# Examples of Good Fruit



## Martin (Aug 6, 2011)

Can anyone give me examples of what it mean to bare good fruit?


----------



## InSlaveryToChrist (Aug 6, 2011)

The term "good fruit" can be taken in two different ways, depending on the context, in the Bible: first, it can mean the affections that the Holy Spirit grants us (see the bolded words below):

Gal 5:19 Now the works of the flesh are manifest, which are these; Adultery, fornication, uncleanness, lasciviousness, 
Gal 5:20 Idolatry, witchcraft, hatred, variance, emulations, wrath, strife, seditions, heresies, 
Gal 5:21 Envyings, murders, drunkenness, revellings, and such like: of the which I tell you before, as I have also told you in time past, that they which do such things shall not inherit the kingdom of God. 
Gal 5:22 But the fruit of the Spirit is *love, joy, peace, longsuffering, gentleness, goodness, faith,* 
Gal 5:23 *Meekness, temperance*: against such there is no law. 
Gal 5:24 And they that are Christ's have crucified the flesh with the affections and lusts. 
Gal 5:25 If we live in the Spirit, let us also walk in the Spirit. 
Gal 5:26 Let us not be desirous of vain glory, provoking one another, envying one another.

Second, "good fruit" may also refer to sound doctrine:

Mat 7:15 *Beware of false prophets, which come to you in sheep's clothing, but inwardly they are ravening wolves.* 
Mat 7:16 *Ye shall know them by their fruits.* Do men gather grapes of thorns, or figs of thistles? 
Mat 7:17 Even so every good tree bringeth forth good fruit; but a corrupt tree bringeth forth evil fruit. 
Mat 7:18 A good tree cannot bring forth evil fruit, neither can a corrupt tree bring forth good fruit. 
Mat 7:19 Every tree that bringeth not forth good fruit is hewn down, and cast into the fire. 
Mat 7:20 *Wherefore by their fruits ye shall know them.*


----------



## NB3K (Aug 6, 2011)

Mat 5:3 "Blessed are the poor in spirit, for theirs is the kingdom of heaven. 
Mat 5:4 "Blessed are those who mourn, for they shall be comforted. 
Mat 5:5 "Blessed are the meek, for they shall inherit the earth. 
Mat 5:6 "Blessed are those who hunger and thirst for righteousness, for they shall be satisfied. 
Mat 5:7 "Blessed are the merciful, for they shall receive mercy. 
Mat 5:8 "Blessed are the pure in heart, for they shall see God. 
Mat 5:9 "Blessed are the peacemakers, for they shall be called sons of God. 
Mat 5:10 "Blessed are those who are persecuted for righteousness' sake, for theirs is the kingdom of heaven. 
Mat 5:11 "Blessed are you when others revile you and persecute you and utter all kinds of evil against you falsely on my account. 
Mat 5:12 Rejoice and be glad, for your reward is great in heaven, for so they persecuted the prophets who were before you.


----------



## Peairtach (Aug 6, 2011)

Any obedience that is done from a heart that is right with God is good fruit.

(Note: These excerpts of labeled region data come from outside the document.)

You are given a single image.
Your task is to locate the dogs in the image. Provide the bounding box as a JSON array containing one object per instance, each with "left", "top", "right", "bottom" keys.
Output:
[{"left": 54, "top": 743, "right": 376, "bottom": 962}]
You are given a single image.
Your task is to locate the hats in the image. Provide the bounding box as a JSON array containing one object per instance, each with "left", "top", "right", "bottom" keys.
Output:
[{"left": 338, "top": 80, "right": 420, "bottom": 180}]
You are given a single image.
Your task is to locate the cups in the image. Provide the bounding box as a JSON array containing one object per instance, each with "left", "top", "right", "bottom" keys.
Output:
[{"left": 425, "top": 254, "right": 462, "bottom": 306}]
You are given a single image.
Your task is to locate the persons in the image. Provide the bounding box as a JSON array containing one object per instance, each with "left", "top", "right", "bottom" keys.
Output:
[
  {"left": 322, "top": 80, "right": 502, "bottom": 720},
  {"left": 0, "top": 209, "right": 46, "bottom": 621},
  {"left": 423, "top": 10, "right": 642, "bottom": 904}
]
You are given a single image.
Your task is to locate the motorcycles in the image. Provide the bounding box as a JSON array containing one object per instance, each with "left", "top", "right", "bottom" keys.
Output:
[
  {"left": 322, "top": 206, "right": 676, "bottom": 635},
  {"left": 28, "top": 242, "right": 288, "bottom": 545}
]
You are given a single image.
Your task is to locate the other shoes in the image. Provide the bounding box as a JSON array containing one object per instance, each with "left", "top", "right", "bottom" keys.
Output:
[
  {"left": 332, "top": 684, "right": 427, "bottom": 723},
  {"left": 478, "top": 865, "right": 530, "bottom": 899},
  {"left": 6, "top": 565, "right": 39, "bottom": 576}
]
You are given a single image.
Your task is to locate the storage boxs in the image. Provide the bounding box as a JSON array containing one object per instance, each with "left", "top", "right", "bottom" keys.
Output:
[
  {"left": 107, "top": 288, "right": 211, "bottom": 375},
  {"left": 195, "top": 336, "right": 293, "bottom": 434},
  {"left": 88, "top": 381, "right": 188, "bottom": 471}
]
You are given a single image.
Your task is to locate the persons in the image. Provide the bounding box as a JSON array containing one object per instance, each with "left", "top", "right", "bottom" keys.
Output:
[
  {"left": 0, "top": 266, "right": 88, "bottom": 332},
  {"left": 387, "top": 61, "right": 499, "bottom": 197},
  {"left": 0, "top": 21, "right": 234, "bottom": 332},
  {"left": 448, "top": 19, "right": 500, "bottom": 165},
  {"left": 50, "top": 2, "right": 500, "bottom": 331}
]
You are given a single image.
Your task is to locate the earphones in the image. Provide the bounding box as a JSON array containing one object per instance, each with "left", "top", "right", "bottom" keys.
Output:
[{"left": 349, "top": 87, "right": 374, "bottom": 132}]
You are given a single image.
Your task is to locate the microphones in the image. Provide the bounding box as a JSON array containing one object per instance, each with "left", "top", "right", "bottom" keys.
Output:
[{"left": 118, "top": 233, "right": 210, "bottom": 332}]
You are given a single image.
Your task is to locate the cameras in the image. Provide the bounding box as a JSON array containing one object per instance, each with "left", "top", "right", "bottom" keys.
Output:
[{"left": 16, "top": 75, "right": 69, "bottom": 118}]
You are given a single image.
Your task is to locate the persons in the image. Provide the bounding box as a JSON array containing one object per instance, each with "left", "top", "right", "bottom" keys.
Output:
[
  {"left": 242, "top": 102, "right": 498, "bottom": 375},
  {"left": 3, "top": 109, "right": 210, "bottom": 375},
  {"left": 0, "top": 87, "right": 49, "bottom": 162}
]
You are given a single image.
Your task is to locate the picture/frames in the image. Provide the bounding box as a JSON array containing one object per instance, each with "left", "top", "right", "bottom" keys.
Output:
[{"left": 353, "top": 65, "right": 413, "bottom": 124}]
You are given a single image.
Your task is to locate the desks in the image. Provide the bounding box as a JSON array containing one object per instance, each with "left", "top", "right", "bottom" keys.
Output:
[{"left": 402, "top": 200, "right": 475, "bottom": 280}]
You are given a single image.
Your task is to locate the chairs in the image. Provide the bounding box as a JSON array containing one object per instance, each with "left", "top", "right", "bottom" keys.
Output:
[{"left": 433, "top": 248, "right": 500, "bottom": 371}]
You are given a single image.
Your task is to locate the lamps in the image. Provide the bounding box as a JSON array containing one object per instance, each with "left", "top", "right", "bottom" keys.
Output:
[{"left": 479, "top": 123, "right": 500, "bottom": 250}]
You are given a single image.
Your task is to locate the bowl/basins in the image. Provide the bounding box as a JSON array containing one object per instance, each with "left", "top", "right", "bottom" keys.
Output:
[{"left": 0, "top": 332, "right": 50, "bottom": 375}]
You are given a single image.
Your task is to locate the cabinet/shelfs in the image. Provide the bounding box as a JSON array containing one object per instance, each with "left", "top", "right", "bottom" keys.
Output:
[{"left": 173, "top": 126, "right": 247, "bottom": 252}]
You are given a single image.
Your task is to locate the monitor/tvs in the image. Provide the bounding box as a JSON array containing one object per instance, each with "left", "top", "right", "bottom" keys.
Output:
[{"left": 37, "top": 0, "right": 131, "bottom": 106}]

It is always impefect and smelly in this life but is graciously accepted by God in Christ.

Unbelievers can only do relative good, not real good, because they do not have a new heart with a new motive of love for the true God. However even believers' genuine good works are impure and unclean because they still have sin in their hearts.

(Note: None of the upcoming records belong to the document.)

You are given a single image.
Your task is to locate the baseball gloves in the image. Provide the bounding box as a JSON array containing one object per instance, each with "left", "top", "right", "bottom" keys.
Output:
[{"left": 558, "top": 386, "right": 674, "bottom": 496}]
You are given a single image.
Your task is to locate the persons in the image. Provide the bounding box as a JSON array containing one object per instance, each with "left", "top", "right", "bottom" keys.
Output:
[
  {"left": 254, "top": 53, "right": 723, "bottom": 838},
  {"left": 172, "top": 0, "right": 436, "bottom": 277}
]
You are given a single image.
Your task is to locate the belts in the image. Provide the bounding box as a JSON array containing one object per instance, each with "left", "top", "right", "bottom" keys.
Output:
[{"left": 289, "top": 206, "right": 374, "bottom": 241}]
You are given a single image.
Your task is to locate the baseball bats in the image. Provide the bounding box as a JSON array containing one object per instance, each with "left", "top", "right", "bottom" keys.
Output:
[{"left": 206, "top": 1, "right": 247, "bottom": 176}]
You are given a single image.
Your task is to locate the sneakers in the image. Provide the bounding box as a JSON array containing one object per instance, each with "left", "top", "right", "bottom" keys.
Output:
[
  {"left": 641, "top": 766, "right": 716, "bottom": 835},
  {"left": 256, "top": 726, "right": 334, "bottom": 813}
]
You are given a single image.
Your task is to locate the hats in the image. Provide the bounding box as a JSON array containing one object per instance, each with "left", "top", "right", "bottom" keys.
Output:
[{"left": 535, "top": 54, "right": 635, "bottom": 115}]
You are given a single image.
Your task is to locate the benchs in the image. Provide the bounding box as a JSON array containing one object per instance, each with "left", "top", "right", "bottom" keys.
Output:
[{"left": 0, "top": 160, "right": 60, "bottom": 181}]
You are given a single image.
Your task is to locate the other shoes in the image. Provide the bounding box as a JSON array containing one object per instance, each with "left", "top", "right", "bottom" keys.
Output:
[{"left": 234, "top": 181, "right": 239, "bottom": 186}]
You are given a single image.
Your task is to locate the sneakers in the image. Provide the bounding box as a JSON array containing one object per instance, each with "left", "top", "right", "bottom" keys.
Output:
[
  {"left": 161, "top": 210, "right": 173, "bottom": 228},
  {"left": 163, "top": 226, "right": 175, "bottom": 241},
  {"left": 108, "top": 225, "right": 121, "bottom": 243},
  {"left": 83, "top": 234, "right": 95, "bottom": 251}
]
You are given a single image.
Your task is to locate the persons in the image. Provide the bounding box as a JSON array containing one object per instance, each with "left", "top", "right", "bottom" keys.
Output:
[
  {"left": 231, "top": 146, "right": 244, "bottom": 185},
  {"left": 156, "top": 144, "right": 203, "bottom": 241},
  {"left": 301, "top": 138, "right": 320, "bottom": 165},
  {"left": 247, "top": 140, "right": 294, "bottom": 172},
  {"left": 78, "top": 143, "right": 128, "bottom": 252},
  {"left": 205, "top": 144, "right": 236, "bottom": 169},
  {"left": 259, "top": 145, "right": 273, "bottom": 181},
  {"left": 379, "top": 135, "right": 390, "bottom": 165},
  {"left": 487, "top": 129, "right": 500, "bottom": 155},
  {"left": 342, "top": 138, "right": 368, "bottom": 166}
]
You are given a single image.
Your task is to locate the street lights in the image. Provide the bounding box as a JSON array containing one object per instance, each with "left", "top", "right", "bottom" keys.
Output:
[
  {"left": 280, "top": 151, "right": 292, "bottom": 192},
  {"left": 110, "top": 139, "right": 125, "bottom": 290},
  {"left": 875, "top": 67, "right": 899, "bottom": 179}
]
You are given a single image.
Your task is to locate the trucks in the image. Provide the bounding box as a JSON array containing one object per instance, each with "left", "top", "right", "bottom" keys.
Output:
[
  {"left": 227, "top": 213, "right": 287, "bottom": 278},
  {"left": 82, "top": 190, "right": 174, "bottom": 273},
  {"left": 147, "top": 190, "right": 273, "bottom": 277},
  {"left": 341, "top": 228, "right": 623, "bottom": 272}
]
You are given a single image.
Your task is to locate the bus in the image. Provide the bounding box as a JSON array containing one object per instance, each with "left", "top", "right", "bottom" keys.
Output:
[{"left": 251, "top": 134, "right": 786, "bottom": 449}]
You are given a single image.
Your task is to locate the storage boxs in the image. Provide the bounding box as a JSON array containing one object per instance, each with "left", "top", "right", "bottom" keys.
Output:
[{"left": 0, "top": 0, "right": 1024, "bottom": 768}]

> You shall love the LORD your God with all your heart and with all your soul and with all your might. (Deut 6:5; Mark 12:30)



Keeping the 10C - both positively and negatively - because you love God, are examples of good fruit. See e.g. the Westminster Larger Catechism on the 10C.


----------



## NB3K (Aug 6, 2011)

Peairtach said:


> You shall love the LORD your God with all your heart and with all your soul and with all your might. (Deut 6:5; Mark 12:30)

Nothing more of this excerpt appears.